Problem:
Set the whole listing down again, word for word, with no pictures.

Supplied records:
################

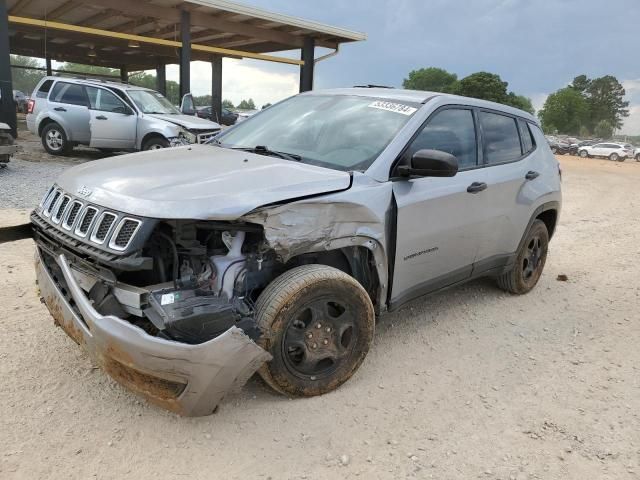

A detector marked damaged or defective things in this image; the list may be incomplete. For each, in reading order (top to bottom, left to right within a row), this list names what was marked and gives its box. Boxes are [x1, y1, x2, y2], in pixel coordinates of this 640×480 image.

damaged bumper [35, 249, 270, 414]
wrecked vehicle [10, 89, 564, 416]
damaged jeep compass [17, 87, 564, 416]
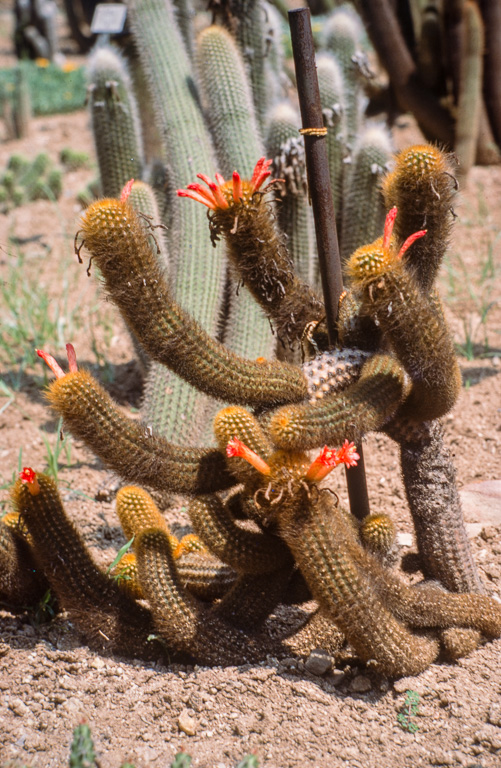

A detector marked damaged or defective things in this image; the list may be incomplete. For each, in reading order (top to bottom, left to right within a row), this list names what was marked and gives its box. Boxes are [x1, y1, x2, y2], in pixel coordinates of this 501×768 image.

rusty brown pole [288, 6, 370, 520]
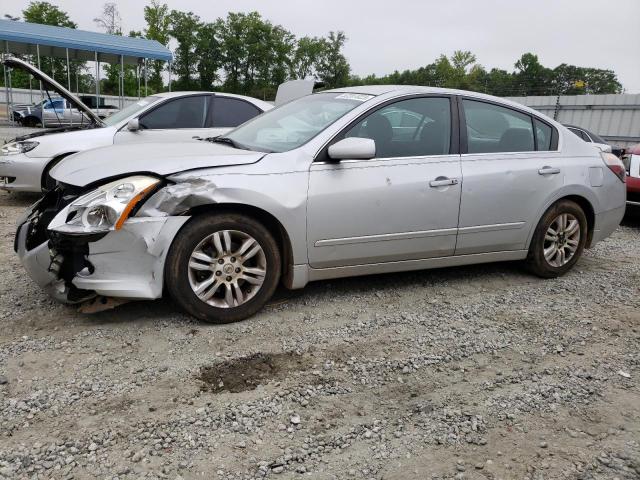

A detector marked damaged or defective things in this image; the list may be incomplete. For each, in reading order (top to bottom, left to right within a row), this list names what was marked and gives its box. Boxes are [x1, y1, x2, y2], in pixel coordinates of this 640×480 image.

damaged hood edge [50, 141, 268, 188]
exposed headlight housing [49, 176, 160, 236]
damaged front bumper [15, 188, 190, 304]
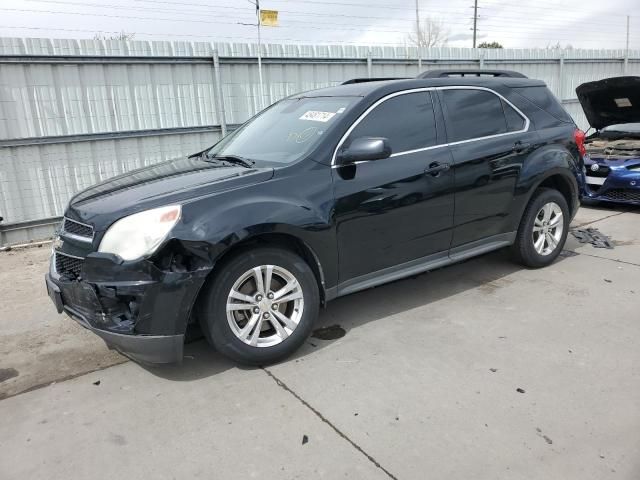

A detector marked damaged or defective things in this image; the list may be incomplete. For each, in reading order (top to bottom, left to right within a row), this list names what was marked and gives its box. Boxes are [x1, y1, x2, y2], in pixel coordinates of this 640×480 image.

damaged front bumper [45, 248, 210, 364]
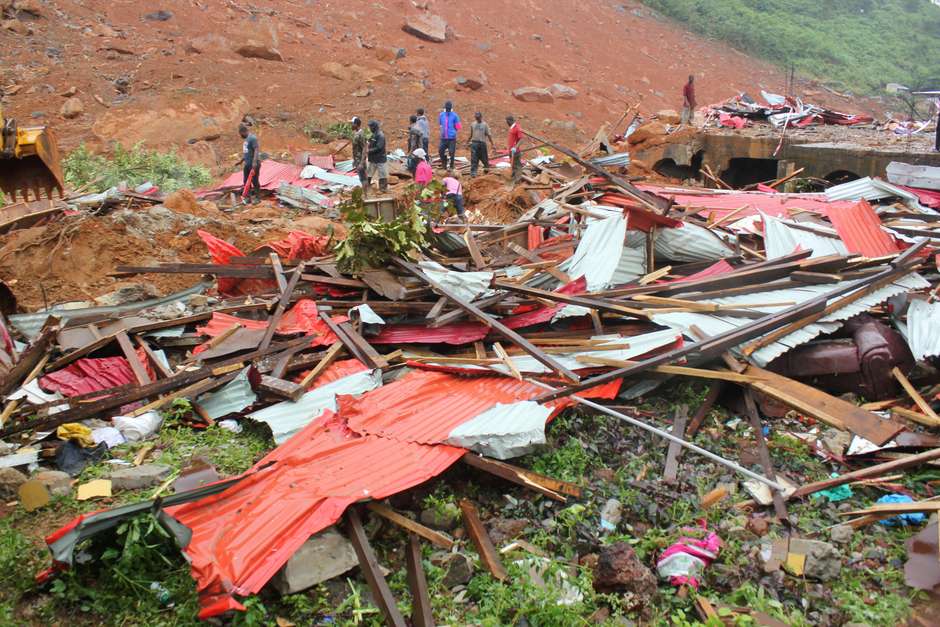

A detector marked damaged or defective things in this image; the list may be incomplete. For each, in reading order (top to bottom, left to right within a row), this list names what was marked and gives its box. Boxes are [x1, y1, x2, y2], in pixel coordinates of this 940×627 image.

broken concrete slab [400, 13, 448, 42]
broken concrete slab [510, 87, 556, 104]
splintered wooden beam [396, 258, 580, 380]
splintered wooden beam [114, 332, 151, 386]
broken concrete slab [109, 464, 171, 494]
splintered wooden beam [462, 454, 580, 502]
splintered wooden beam [660, 404, 692, 484]
splintered wooden beam [744, 390, 788, 524]
broken concrete slab [274, 528, 362, 596]
splintered wooden beam [344, 510, 406, 627]
splintered wooden beam [368, 500, 456, 548]
splintered wooden beam [402, 536, 436, 627]
splintered wooden beam [460, 500, 510, 584]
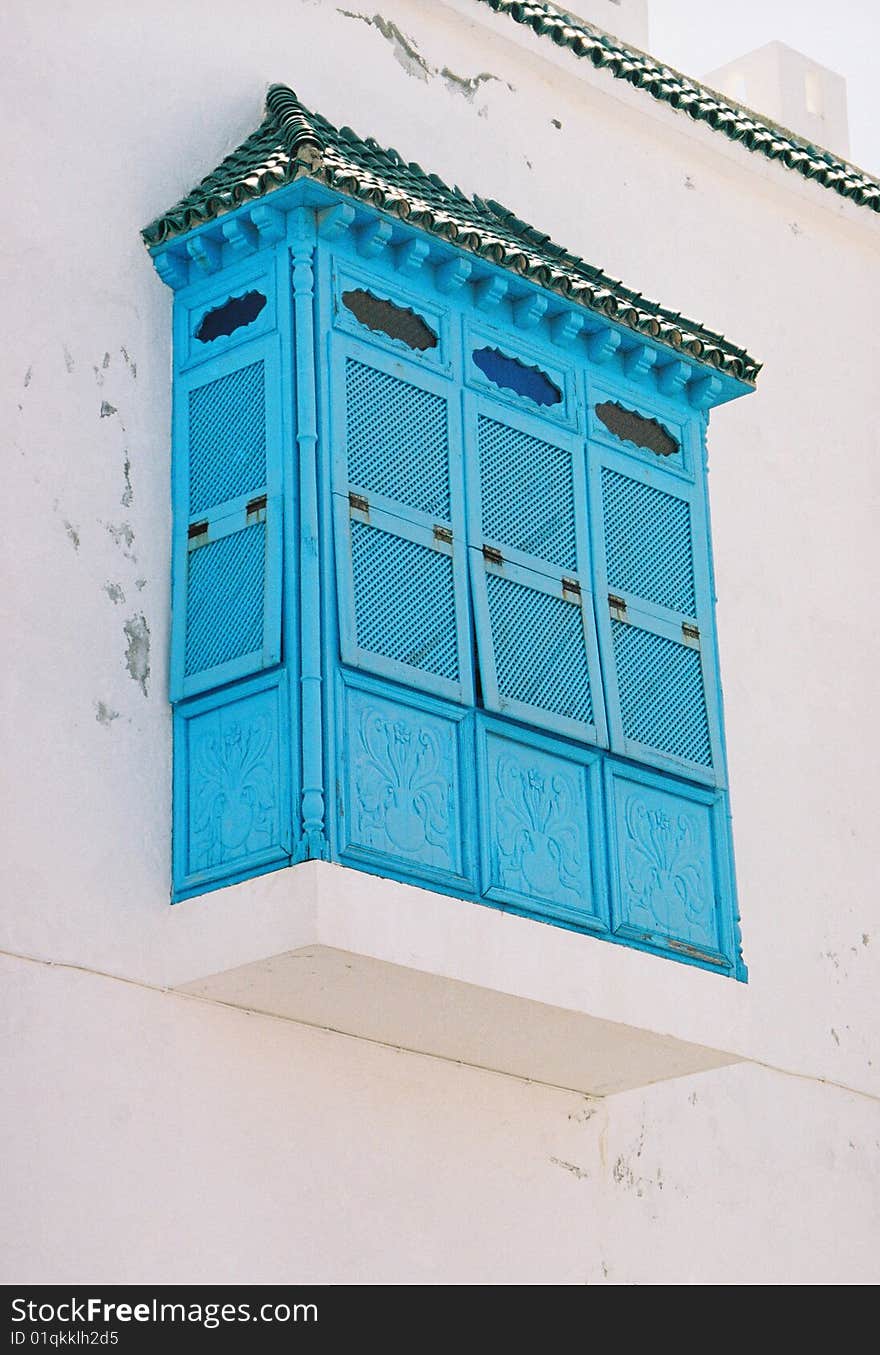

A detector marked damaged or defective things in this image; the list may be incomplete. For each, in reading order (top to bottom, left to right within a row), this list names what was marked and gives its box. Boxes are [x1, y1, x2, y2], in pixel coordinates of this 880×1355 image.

peeling paint patch [337, 11, 431, 80]
peeling paint patch [122, 615, 149, 699]
peeling paint patch [547, 1159, 591, 1181]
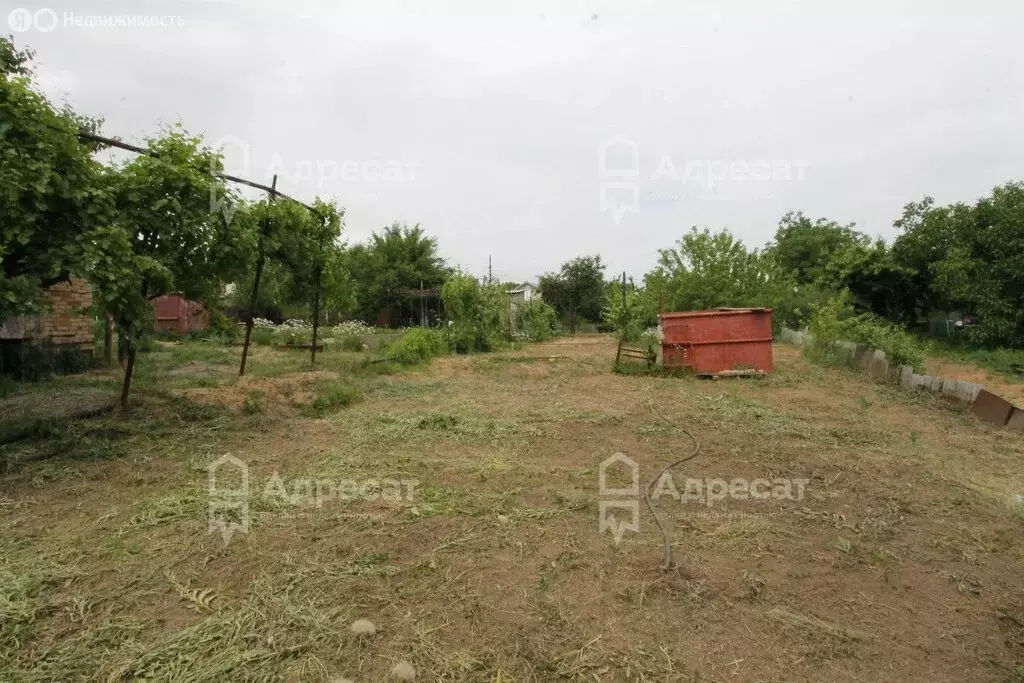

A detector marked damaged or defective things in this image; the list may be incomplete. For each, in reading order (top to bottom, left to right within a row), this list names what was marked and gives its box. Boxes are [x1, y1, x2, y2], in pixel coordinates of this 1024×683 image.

rusty metal container side [659, 309, 770, 374]
red rusted metal panel [659, 309, 770, 376]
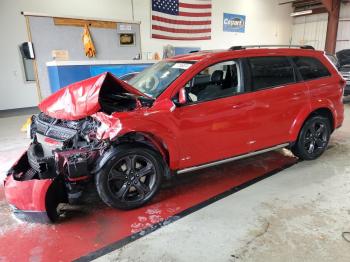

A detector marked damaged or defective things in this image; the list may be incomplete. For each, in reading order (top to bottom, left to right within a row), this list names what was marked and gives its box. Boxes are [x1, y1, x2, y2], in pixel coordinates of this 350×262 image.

damaged red suv [4, 45, 346, 221]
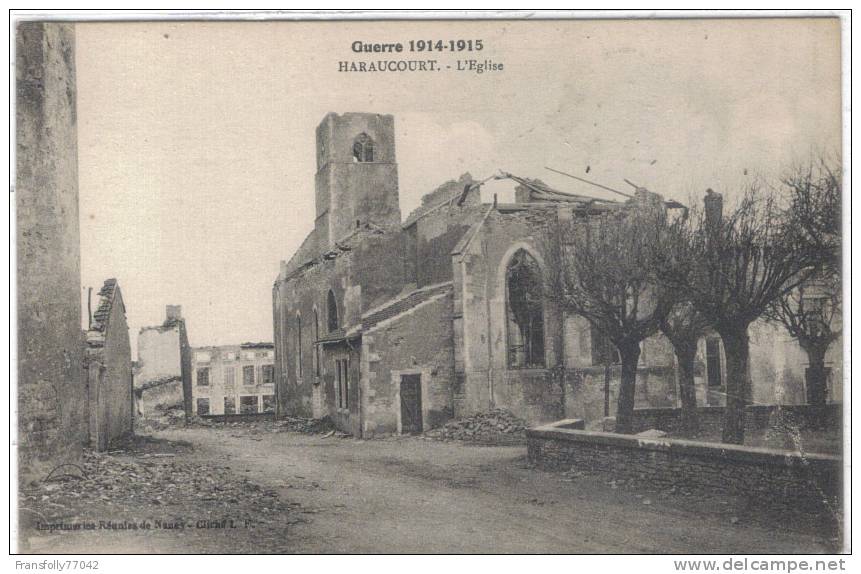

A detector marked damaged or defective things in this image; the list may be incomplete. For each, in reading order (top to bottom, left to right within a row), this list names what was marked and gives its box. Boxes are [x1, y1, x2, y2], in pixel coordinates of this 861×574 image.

broken wall remnant [16, 21, 87, 486]
broken wall remnant [84, 282, 133, 452]
broken wall remnant [134, 306, 191, 424]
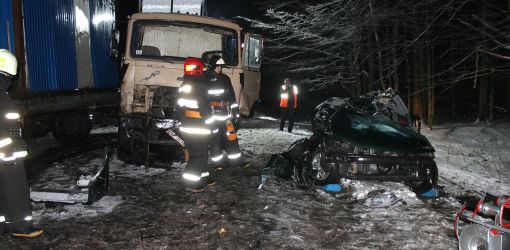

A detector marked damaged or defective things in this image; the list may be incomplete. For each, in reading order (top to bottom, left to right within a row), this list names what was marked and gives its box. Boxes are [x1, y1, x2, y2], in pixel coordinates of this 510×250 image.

broken windshield [129, 20, 237, 65]
wrecked car [306, 90, 438, 193]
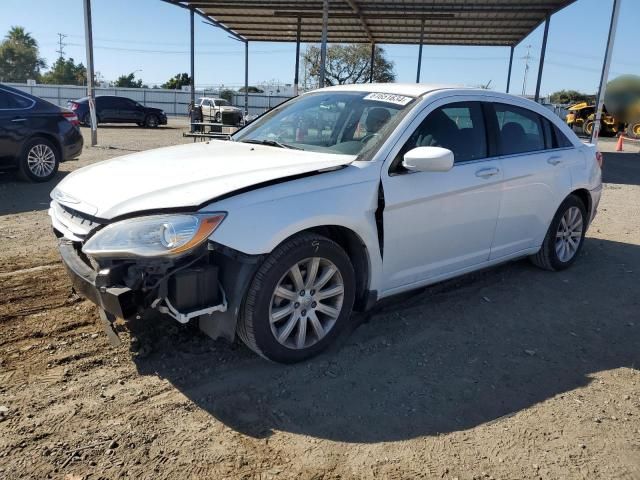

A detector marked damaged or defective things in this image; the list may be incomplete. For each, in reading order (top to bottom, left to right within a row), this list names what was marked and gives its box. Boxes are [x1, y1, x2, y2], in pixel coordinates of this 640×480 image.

crumpled hood [51, 141, 356, 219]
exposed headlight [82, 214, 226, 258]
damaged front end [50, 202, 260, 344]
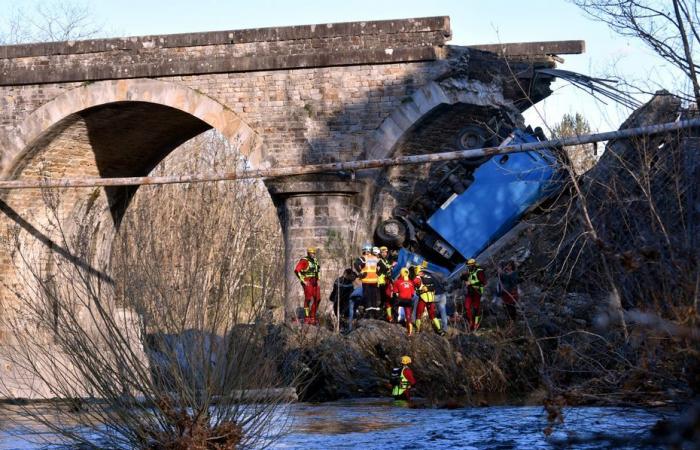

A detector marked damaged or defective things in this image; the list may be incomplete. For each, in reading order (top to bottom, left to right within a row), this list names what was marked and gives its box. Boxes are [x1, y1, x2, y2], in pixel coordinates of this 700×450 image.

broken bridge section [0, 14, 584, 338]
overturned blue truck [378, 123, 568, 278]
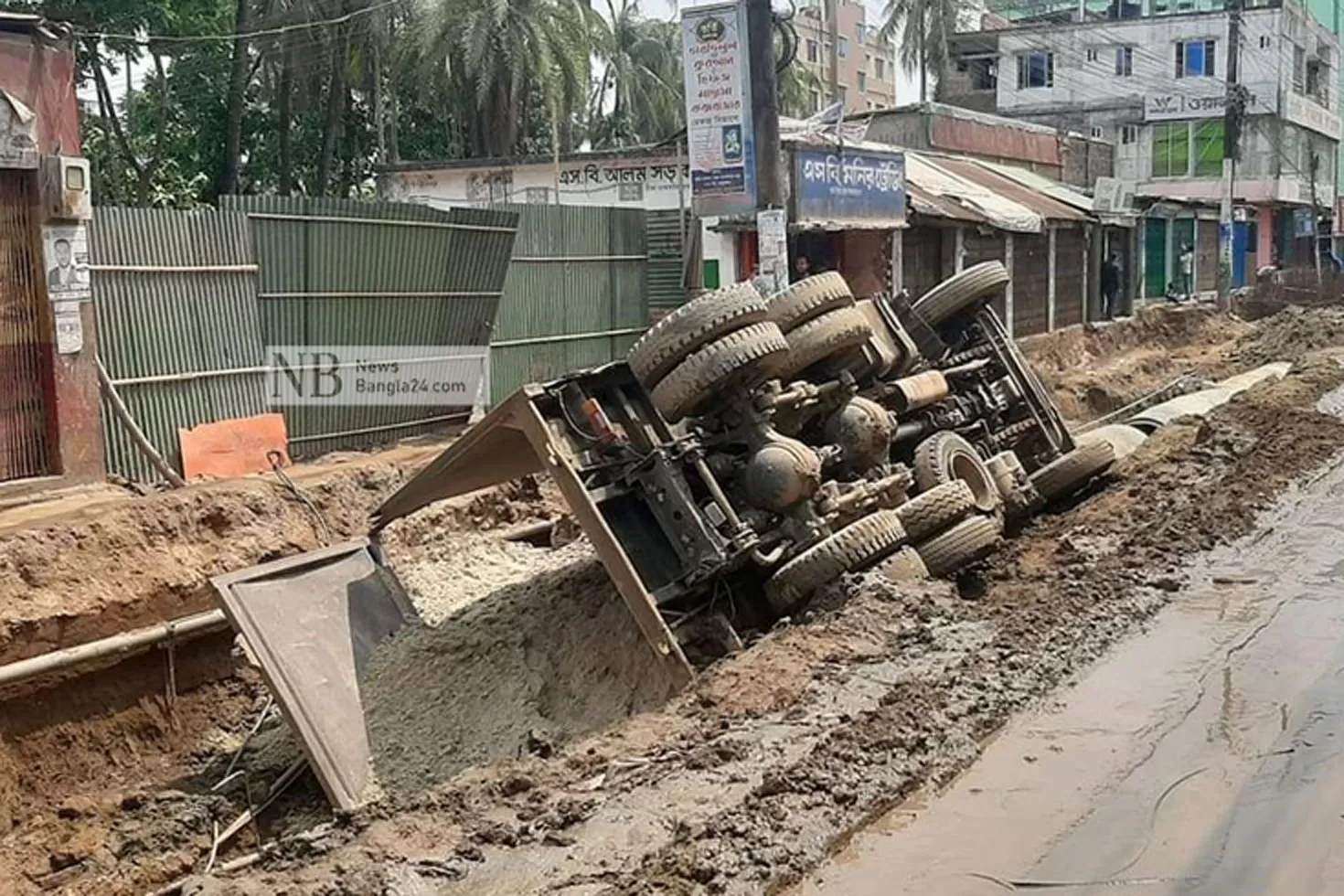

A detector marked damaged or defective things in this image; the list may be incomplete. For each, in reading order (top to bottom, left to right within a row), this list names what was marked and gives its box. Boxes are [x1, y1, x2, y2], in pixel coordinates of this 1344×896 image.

overturned truck [370, 262, 1113, 682]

################

Solution to the problem:
A detector marked damaged or defective things in this image; the list may be incomplete. For each, in reading order (top to bottom, left to right within a row), this list names what was marked and gives its box. Boxes are [x1, y1, x2, y2], in pixel coordinates of this 640×480 image.

damaged bumper [35, 249, 270, 414]
wrecked vehicle [10, 89, 564, 416]
damaged jeep compass [17, 87, 564, 416]

A detector marked damaged or defective things in this image; the list may be incomplete. For each, in reading order (top to bottom, left to right within a row), this list names what was marked and gives its box. Boxes are [x1, y1, x2, y2], in pixel coordinates of this 501×768 image.

rusty brown pole [288, 6, 370, 520]

A detector marked damaged or defective things in this image; the list may be incomplete. For each, in reading order (top to bottom, left to right within a row), this list names what was marked and gives its box. Boxes are [x1, y1, x2, y2], in pixel coordinates of this 640×480 image.

damaged hood edge [50, 141, 268, 188]
exposed headlight housing [49, 176, 160, 236]
damaged front bumper [15, 188, 190, 304]

A detector marked damaged or defective things in this image; the list may be incomplete. For each, in reading order (top to bottom, left to right within a row), this list names what was marked and gives its box. Boxes are [x1, y1, x2, y2], in pixel coordinates of this 640×480 image.

damaged front bumper [45, 248, 210, 364]

A detector marked damaged or defective things in this image; the list may be incomplete. For each, in reading order (top to bottom, left to right within a row), this list names what was marked and gives its box. Boxes are [x1, y1, x2, y2], in pixel coordinates of this 940×627 image.

broken concrete slab [400, 13, 448, 42]
broken concrete slab [510, 87, 556, 104]
splintered wooden beam [396, 258, 580, 380]
splintered wooden beam [114, 332, 151, 386]
broken concrete slab [109, 464, 171, 494]
splintered wooden beam [462, 454, 580, 502]
splintered wooden beam [660, 404, 692, 484]
splintered wooden beam [744, 390, 788, 524]
broken concrete slab [274, 528, 362, 596]
splintered wooden beam [344, 510, 406, 627]
splintered wooden beam [368, 500, 456, 548]
splintered wooden beam [402, 536, 436, 627]
splintered wooden beam [460, 500, 510, 584]

A detector marked damaged or defective things in this image; the list may be incomplete. For each, in reading order (top to bottom, left to right within a row), this list names what was marked and gives its box. Boxes are [x1, y1, x2, y2], in pixel coordinates of this 880×1355 image.

peeling paint patch [337, 11, 431, 80]
peeling paint patch [122, 615, 149, 699]
peeling paint patch [547, 1159, 591, 1181]

A detector marked damaged or defective things in this image; the list may be incomplete. For each, in reading order (top to bottom, left to right within a row), this list names what was marked and gives its box. Boxes are [x1, y1, x2, y2], in pixel coordinates of this 1024×683 image.

rusty metal container side [659, 309, 770, 374]
red rusted metal panel [659, 309, 770, 376]

A detector marked damaged or defective things in this image; the list may be incomplete. For each, in reading order (top to bottom, left to right within a row), this list names what was marked and gives its box. Boxes are [x1, y1, x2, y2], in pixel coordinates of this 350×262 image.

damaged red suv [4, 45, 346, 221]

A detector marked damaged or defective things in this image; the list may be incomplete. For each, in reading order (top to bottom, left to right within a row), this list names what was marked and gives its box. Boxes are [x1, y1, x2, y2], in pixel coordinates of this 861×574 image.

broken wall remnant [16, 21, 87, 486]
broken wall remnant [84, 282, 133, 452]
broken wall remnant [134, 306, 191, 424]

A detector marked damaged or defective things in this image; the list may be incomplete. For each, in reading order (top to bottom, left to right within a row), this list names what was marked and gives its box. Boxes are [x1, y1, x2, y2], in pixel coordinates of this 510×250 image.

broken windshield [129, 20, 237, 65]
wrecked car [306, 90, 438, 193]

A detector marked damaged or defective things in this image; the list may be incomplete. For each, in reading order (top to bottom, left to right within a row), this list names what was marked and gives its box. Boxes are [x1, y1, x2, y2], in pixel coordinates of this 640×480 image.

crumpled hood [51, 141, 356, 219]
exposed headlight [82, 214, 226, 258]
damaged front end [50, 202, 260, 344]

A detector marked damaged or defective things in this image; the list may be incomplete. For each, in reading order (top to bottom, left to right within a row), this list names what was marked and gives its box. Boxes are [x1, y1, x2, y2], in pixel coordinates of this 700×450 image.

broken bridge section [0, 14, 584, 338]
overturned blue truck [378, 123, 568, 278]

A detector marked damaged or defective things in this image; the list may be incomplete. For each, in reading order (top to bottom, left to right within a row), this list names what was marked and gives its box. Boxes are [x1, y1, x2, y2], in pixel coordinates of this 1344×896 image.

overturned truck [370, 262, 1113, 682]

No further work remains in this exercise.